== EXERCISE AIM ==
Give again, unaltered, the line with "Physically, is green" and all lines that follow it in the listing below, minus any pictures.

-------- DATASET --------

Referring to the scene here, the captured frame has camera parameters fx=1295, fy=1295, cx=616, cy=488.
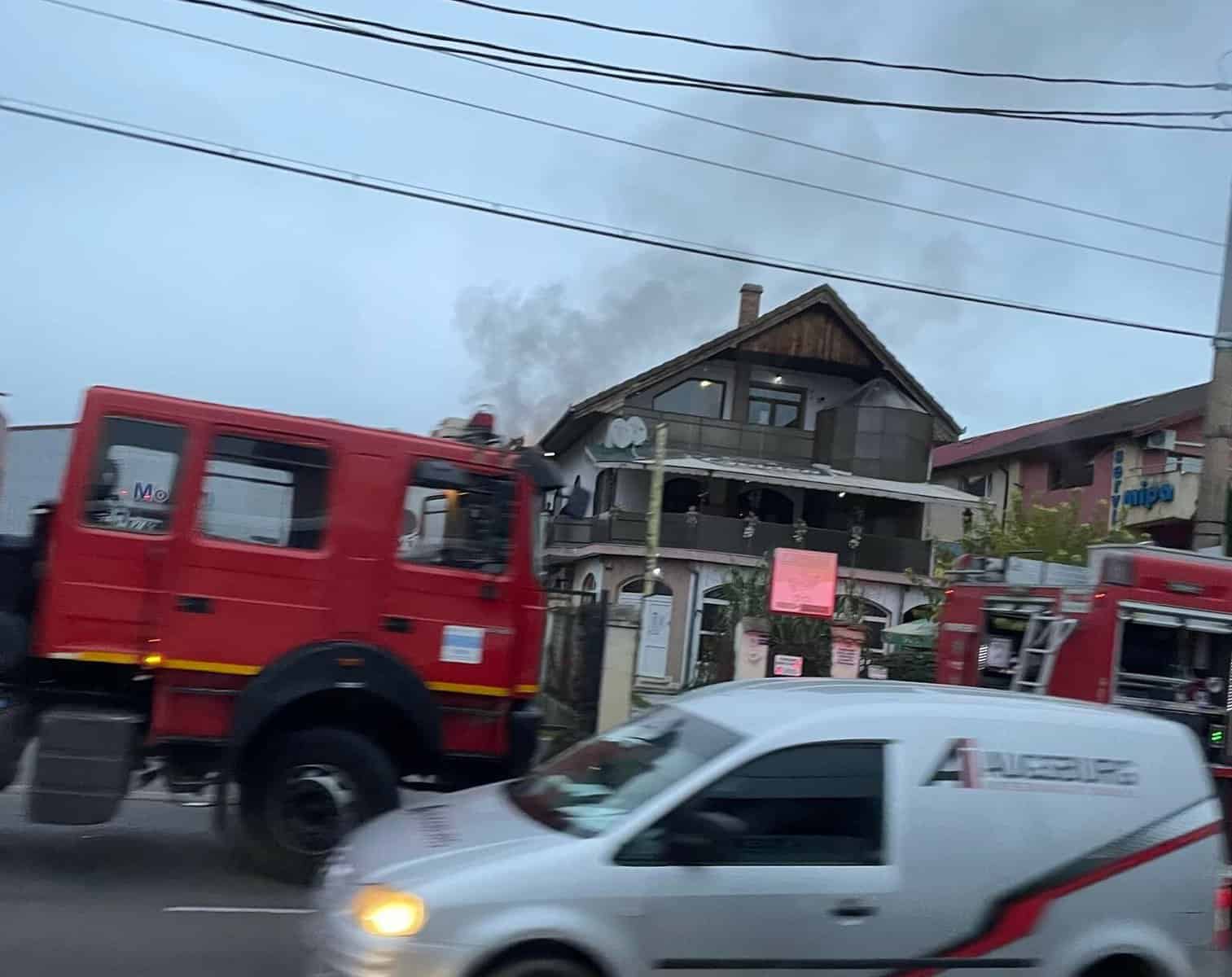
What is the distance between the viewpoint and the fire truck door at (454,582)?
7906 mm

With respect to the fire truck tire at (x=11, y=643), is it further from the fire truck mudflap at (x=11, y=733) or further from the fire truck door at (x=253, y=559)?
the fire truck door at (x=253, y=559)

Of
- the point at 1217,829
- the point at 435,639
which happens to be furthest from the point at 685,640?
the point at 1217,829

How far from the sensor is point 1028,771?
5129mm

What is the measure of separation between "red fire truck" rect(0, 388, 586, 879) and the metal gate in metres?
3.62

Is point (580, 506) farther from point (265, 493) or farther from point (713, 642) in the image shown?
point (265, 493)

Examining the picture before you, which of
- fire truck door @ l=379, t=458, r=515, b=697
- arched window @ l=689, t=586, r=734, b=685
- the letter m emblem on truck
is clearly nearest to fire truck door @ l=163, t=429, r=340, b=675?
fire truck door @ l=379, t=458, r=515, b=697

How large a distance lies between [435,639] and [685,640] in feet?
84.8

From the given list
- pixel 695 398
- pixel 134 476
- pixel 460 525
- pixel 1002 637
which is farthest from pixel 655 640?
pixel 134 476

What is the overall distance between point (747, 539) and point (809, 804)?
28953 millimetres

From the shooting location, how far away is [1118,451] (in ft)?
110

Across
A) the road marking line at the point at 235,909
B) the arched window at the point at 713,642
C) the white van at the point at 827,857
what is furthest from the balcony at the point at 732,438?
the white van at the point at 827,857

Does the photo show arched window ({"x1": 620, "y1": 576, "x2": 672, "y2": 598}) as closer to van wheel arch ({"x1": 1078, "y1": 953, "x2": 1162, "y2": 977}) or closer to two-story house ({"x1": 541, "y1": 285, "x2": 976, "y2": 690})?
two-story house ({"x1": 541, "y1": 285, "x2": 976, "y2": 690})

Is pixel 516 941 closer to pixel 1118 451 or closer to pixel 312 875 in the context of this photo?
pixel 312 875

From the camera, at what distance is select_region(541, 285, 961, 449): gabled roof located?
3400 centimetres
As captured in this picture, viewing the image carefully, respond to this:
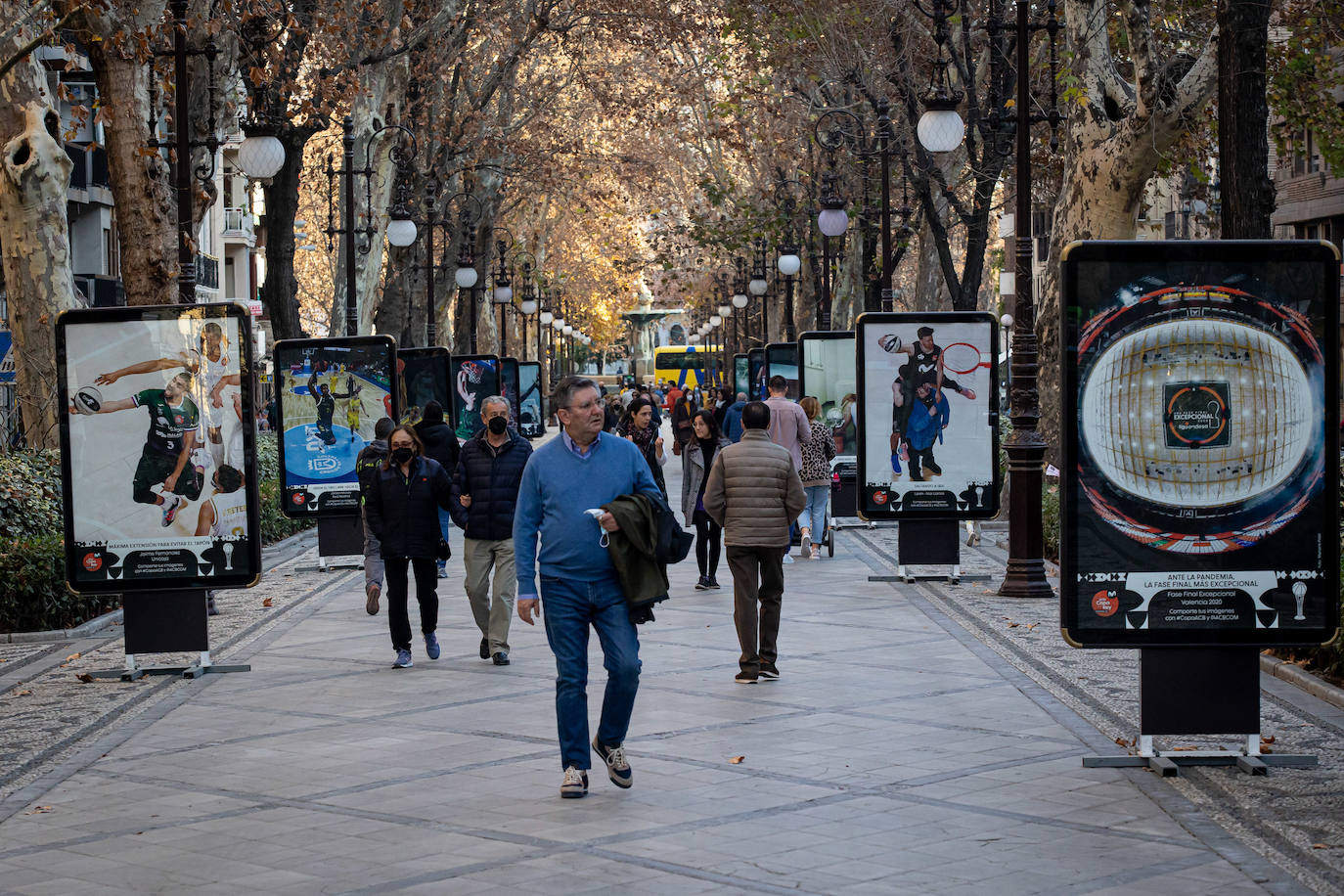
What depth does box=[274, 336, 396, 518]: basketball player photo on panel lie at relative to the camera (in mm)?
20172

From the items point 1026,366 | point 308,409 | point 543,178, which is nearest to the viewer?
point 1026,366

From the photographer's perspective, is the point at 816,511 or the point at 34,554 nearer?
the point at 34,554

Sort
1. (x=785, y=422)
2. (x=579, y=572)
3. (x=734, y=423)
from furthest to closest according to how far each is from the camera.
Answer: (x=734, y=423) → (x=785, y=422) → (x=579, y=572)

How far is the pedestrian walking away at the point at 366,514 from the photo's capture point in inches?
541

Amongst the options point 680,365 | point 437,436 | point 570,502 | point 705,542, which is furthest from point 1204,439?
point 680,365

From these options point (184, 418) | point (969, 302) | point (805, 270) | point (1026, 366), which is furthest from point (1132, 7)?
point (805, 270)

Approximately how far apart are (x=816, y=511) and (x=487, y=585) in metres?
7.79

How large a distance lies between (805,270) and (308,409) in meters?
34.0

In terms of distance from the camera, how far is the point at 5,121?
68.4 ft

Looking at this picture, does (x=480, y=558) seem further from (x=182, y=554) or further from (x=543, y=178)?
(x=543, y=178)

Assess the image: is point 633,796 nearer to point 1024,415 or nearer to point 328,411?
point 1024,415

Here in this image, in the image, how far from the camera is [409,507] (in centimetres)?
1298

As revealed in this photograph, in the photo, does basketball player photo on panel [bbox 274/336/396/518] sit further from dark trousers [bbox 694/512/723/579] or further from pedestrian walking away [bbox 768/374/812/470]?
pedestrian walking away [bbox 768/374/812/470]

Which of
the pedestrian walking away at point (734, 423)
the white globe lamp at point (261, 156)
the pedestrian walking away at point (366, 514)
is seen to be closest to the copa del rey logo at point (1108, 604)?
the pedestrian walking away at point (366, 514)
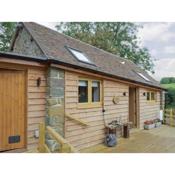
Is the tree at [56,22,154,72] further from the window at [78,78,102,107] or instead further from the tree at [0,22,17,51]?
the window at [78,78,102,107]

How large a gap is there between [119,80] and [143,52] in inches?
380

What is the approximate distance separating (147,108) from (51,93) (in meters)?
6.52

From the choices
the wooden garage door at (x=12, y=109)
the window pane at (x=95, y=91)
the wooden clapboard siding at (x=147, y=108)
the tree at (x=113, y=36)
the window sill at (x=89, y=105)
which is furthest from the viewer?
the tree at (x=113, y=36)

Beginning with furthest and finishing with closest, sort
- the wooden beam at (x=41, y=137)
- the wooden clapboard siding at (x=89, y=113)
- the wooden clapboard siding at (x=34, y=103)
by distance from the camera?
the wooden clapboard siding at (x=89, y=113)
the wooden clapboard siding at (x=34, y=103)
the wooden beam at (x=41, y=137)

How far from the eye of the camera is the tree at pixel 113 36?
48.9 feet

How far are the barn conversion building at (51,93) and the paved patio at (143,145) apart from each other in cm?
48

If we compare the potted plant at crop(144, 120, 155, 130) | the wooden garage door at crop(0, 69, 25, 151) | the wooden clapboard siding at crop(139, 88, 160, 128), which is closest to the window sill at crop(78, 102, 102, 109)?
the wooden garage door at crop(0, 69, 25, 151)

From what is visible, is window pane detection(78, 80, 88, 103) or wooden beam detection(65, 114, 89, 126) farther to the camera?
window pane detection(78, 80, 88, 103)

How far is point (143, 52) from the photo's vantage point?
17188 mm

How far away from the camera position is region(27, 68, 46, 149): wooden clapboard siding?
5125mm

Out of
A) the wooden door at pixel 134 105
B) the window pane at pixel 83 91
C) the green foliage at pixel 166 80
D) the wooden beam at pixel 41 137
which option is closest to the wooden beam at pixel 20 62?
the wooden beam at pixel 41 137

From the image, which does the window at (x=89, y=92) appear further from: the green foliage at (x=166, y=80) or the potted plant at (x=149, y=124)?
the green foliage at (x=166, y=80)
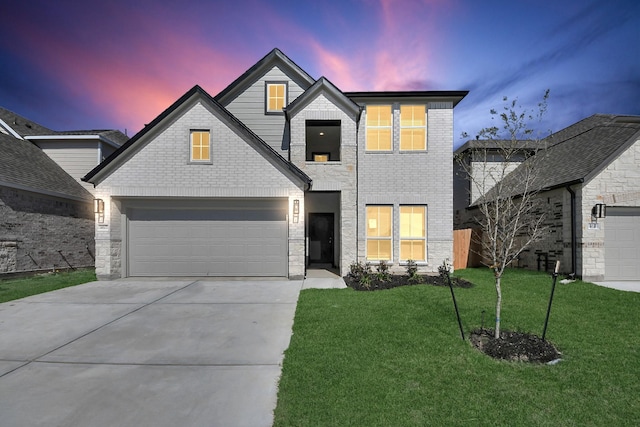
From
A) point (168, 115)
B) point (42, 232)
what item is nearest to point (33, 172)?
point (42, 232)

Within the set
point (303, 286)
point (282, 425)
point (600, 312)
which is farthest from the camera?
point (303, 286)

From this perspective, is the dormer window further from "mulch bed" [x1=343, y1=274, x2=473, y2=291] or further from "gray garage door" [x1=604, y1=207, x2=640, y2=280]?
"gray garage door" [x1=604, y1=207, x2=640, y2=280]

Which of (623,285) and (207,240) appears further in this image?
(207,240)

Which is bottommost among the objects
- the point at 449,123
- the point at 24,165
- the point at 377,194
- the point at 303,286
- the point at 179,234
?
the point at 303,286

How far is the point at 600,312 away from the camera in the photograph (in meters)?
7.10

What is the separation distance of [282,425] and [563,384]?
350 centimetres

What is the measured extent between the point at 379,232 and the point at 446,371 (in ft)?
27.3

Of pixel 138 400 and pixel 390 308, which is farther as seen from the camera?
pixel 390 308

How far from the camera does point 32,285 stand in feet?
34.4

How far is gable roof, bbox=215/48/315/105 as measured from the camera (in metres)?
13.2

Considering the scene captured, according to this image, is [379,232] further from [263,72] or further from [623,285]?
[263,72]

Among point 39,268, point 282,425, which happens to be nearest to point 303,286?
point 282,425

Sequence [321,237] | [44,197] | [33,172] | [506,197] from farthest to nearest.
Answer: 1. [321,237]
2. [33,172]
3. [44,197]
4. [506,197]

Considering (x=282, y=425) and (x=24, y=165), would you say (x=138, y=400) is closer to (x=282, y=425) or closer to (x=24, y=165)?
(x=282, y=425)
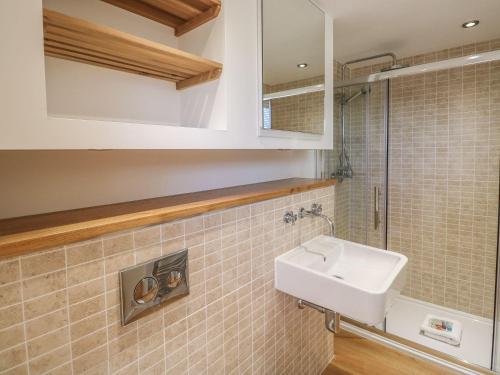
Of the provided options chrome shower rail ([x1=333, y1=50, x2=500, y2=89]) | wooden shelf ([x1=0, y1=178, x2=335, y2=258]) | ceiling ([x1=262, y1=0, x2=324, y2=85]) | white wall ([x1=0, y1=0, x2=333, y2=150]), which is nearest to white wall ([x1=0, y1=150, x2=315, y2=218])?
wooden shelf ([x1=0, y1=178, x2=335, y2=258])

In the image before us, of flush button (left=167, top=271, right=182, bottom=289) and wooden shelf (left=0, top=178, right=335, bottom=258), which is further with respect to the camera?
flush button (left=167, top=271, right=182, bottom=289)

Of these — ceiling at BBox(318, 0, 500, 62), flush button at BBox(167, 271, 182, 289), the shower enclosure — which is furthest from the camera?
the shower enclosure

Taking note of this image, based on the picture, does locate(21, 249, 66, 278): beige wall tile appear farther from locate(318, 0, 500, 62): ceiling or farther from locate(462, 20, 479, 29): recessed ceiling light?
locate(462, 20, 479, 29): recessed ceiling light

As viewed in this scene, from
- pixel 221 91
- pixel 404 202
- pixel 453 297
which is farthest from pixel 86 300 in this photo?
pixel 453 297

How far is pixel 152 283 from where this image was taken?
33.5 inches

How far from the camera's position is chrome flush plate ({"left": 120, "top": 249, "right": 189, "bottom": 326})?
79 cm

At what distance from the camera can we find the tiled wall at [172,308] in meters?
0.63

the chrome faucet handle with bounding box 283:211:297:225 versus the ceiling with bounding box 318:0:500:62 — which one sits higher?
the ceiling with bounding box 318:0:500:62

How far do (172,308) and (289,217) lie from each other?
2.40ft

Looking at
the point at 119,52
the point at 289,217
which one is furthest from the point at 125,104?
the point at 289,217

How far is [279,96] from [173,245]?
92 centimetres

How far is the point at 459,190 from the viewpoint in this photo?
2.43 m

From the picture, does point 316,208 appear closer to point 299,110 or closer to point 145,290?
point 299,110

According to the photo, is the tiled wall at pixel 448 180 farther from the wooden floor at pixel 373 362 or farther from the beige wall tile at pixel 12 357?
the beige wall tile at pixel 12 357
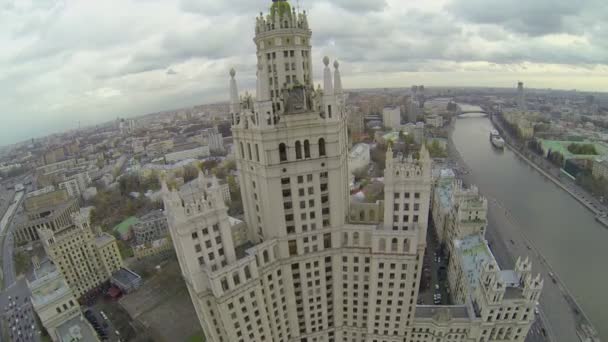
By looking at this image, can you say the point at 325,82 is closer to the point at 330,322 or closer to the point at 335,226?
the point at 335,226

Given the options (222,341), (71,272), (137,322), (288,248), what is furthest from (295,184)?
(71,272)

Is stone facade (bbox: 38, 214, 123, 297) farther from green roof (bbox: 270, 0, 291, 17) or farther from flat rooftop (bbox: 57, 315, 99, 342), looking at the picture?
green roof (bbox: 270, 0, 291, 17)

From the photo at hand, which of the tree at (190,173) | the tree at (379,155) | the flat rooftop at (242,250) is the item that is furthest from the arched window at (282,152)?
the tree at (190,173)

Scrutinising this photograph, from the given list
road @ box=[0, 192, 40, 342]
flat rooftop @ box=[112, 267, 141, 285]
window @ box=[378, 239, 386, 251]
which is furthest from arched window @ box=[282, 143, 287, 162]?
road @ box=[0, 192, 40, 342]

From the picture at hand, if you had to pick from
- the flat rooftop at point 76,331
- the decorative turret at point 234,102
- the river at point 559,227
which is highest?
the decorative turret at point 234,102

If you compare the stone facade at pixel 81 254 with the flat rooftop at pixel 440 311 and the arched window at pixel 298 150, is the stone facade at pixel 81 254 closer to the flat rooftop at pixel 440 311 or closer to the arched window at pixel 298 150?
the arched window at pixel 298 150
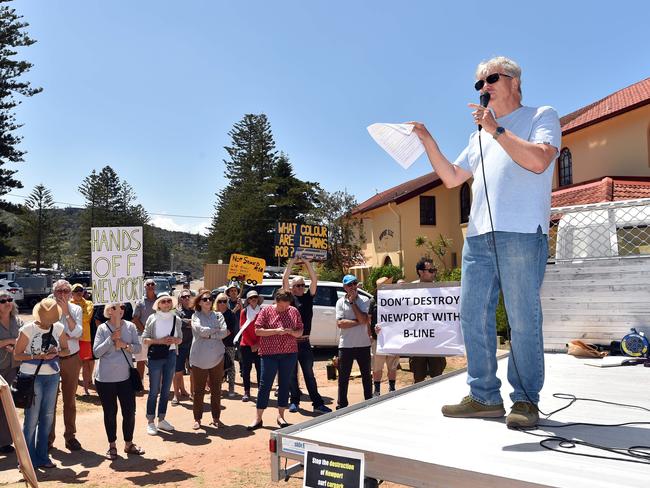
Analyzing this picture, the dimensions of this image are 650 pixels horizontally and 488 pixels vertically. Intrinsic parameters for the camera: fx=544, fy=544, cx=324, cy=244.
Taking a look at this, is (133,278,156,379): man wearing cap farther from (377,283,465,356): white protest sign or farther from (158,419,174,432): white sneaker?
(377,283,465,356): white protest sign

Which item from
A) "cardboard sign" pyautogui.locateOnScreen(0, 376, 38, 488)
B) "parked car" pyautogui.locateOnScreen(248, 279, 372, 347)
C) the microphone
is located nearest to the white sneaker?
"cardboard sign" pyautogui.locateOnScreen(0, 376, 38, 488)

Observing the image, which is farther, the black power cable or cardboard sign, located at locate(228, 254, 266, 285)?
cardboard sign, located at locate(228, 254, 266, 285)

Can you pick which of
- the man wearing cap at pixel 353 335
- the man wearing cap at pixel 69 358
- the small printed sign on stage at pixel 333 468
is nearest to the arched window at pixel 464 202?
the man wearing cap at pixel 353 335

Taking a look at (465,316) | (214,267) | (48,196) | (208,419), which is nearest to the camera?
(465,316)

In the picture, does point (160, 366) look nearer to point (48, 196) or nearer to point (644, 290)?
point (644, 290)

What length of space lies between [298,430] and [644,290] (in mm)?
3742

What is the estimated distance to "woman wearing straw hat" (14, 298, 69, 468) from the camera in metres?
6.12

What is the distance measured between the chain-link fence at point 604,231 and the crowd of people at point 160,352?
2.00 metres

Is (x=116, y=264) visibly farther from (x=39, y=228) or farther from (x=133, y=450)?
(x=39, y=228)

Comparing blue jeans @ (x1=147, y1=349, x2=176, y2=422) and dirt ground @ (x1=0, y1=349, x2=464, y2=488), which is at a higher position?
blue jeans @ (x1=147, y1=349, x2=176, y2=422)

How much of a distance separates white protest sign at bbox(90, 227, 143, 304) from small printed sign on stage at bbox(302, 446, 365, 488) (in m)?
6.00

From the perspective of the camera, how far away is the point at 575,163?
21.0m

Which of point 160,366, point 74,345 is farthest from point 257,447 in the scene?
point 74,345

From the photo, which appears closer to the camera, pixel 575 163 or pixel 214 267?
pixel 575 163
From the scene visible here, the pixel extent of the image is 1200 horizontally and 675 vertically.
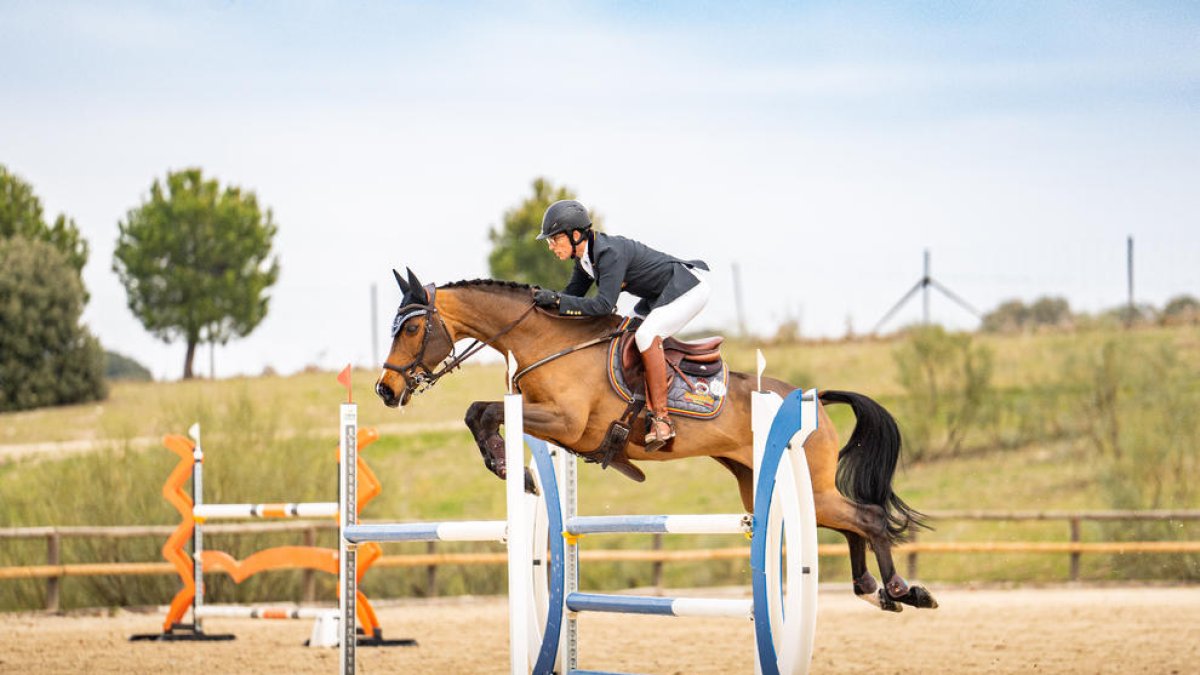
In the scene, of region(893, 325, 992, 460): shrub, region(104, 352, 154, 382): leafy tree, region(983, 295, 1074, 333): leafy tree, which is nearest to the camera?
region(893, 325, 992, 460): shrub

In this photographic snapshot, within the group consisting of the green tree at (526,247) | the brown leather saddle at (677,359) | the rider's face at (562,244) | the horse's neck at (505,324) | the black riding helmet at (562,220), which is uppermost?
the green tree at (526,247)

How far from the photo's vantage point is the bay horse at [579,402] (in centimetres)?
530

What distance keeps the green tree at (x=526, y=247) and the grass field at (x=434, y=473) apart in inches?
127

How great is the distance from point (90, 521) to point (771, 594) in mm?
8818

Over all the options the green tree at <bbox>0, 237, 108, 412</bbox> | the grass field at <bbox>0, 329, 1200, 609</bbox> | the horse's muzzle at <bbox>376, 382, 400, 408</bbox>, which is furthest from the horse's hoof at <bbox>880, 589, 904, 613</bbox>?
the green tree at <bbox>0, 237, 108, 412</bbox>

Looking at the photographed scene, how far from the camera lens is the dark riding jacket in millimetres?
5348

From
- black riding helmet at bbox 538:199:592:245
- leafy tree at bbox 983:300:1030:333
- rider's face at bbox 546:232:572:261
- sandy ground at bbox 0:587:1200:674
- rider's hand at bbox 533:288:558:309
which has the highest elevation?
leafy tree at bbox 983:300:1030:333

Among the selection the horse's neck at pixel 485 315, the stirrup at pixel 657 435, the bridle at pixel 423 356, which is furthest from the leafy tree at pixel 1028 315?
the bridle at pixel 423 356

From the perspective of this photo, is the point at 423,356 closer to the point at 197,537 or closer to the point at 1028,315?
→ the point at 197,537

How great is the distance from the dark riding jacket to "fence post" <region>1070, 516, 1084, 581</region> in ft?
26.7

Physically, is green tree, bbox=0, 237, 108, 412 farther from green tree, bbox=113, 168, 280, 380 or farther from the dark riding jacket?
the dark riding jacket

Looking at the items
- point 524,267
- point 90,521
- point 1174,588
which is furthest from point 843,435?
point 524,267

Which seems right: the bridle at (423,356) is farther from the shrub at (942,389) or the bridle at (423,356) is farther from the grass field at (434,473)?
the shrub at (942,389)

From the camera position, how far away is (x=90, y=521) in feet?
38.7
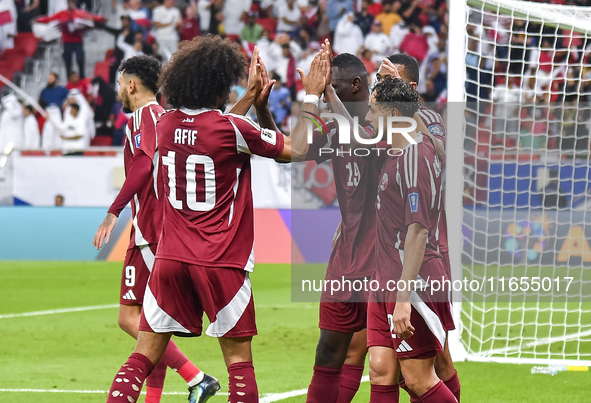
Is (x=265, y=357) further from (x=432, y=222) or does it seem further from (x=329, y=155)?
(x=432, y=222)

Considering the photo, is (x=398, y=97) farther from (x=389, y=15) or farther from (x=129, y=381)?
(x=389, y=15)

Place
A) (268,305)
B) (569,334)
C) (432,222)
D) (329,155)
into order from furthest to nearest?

--------

== REPLY ==
Physically, is green tree, bbox=0, 237, 108, 412 farther from green tree, bbox=113, 168, 280, 380 or farther from the dark riding jacket?
the dark riding jacket

Looking at the items
- point 524,267
- point 90,521
- point 1174,588
which is furthest from point 843,435?
point 524,267

Which seems right: the bridle at (423,356) is farther from the shrub at (942,389) or the bridle at (423,356) is farther from the grass field at (434,473)?
the shrub at (942,389)

From the camera position, how far away is (x=90, y=521) in feet?
38.7
Is (x=265, y=357) further from (x=432, y=222) or does it seem further from (x=329, y=155)?
(x=432, y=222)

Considering the photo, is (x=398, y=97) farther from (x=389, y=15) or farther from (x=129, y=381)?
(x=389, y=15)

Place
A) (268,305)
B) (569,334)
C) (432,222)
D) (329,155)
into order from furthest to nearest?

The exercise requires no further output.